O sensor da bola foi crucial também no lance mais polêmico na Copa, o segundo gol do Japão na vitória por 2 a 1 sobre a Espanha. Apesar de a Fifa ter divulgado imagens para provar que a bola não estava totalmente fora de campo quando Mitomo fez o cruzamento para Nakata tocar para o gol, as imagens pouco convencem.
A explicação da Fifa foi que o sensor da bola não indicou que ela havia saído antes do toque de Mitomo, portanto era lance legal.

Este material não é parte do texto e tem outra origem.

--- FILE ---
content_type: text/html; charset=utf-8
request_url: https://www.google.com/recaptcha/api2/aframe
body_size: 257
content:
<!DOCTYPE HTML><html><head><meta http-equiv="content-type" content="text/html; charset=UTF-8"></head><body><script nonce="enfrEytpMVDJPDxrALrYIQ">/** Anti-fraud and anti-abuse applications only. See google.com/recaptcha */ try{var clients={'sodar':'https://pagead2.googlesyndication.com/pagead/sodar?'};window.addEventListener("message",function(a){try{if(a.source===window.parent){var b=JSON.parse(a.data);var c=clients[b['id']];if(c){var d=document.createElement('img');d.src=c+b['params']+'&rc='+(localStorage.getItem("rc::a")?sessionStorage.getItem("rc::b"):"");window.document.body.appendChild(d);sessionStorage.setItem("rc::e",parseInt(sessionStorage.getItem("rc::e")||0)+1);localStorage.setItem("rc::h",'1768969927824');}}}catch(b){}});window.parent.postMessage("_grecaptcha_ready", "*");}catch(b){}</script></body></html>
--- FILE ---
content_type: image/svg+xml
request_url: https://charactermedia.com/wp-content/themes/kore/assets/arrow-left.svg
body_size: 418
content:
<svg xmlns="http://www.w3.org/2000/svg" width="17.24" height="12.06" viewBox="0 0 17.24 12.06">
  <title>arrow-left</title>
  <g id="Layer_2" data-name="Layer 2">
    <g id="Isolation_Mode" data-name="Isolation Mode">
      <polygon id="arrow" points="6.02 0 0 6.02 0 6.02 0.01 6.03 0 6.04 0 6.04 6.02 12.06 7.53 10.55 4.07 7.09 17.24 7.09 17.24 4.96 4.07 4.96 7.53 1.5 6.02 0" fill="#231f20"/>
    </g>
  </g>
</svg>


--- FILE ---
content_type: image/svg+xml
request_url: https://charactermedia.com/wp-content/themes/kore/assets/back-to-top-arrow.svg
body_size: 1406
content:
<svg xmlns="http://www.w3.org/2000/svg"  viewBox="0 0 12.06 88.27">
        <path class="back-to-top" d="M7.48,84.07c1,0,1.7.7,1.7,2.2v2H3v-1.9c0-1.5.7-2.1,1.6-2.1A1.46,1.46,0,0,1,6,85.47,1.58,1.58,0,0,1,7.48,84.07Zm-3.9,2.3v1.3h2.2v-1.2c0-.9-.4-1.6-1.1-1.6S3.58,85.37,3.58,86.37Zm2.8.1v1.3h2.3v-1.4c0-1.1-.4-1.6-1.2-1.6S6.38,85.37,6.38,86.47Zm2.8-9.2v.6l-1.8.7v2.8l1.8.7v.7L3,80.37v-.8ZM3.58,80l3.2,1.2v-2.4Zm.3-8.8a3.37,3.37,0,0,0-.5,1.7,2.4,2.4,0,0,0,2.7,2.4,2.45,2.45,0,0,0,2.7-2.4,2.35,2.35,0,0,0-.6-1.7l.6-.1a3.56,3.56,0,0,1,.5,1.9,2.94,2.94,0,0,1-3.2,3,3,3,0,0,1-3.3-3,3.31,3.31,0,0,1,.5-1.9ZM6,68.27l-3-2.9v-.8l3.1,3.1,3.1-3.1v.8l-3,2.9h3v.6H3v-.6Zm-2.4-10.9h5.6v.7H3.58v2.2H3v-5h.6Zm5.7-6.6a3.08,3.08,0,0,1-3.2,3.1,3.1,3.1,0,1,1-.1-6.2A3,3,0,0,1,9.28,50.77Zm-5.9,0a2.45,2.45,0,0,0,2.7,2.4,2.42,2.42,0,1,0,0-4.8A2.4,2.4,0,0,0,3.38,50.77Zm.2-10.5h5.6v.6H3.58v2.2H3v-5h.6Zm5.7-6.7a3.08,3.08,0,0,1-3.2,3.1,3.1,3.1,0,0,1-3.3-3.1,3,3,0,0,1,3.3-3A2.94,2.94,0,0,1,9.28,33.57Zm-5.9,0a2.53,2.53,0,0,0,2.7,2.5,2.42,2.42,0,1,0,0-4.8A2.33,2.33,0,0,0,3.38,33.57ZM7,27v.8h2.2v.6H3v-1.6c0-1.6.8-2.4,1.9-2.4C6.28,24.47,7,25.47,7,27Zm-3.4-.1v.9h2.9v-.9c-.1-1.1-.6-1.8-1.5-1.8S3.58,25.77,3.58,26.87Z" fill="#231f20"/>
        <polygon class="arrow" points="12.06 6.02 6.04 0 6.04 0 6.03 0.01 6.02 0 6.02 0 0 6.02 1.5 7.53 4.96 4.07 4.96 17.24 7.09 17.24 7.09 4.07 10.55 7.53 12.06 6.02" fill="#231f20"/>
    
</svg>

Outro ponto criticado foi a falta de bom senso da Fifa na escala dos árbitros. Na eliminação de Portugal diante de Marrocos pelas quartas de final, por exemplo, os jogadores portugueses deixaram o campo reclamando do árbitro argentino Facundo Tello.
Para Arnaldo, a entidade deveria ter tido um pouco mais e cuidado. "Não pode escalar um juiz argentino nas oitavas com a Argentina jogando as oitavas. Não pode escalar um juiz brasileiro para apitar Inglaterra e França com o Brasil nas quartas".
"Falam 'isso prova a idoneidade'. Não, é que eles não estão na pele do juiz. O juiz sente, o subconsciente age sobre o consciente, ele é humano. Essa é uma pressão invisível. O que fizeram com esses árbitros e com o brasileiro foi uma covardia", completa Arnaldo.
E, segundo o ex-árbitro, essa pressão influenciou no desempenho de Wilton Pereira Sampaio na partida entre ingleses e franceses --o brasileiro foi criticado pelas duas seleções. "A atuação dele no jogo entre Inglaterra e França não foi tão boa como as três primeiras."
A Copa do Mundo do Qatar também marcou a estreia de uma arbitragem feminina em um Mundial masculino. A francesa Stéphanie Frappart apitou o jogo entre Alemanha e Costa Rica, tendo como assistentes a mexicana Karen Díaz e a brasileira Neuza Back. Foi a única partida com o trio.
"Poderiam ter dado mais espaço a elas. Se a moça [Stéphanie] foi para a Copa, é porque é boa. A bandeirinha brasileira [Neuza Back] é melhor que muitos que tão ali", diz Coelho.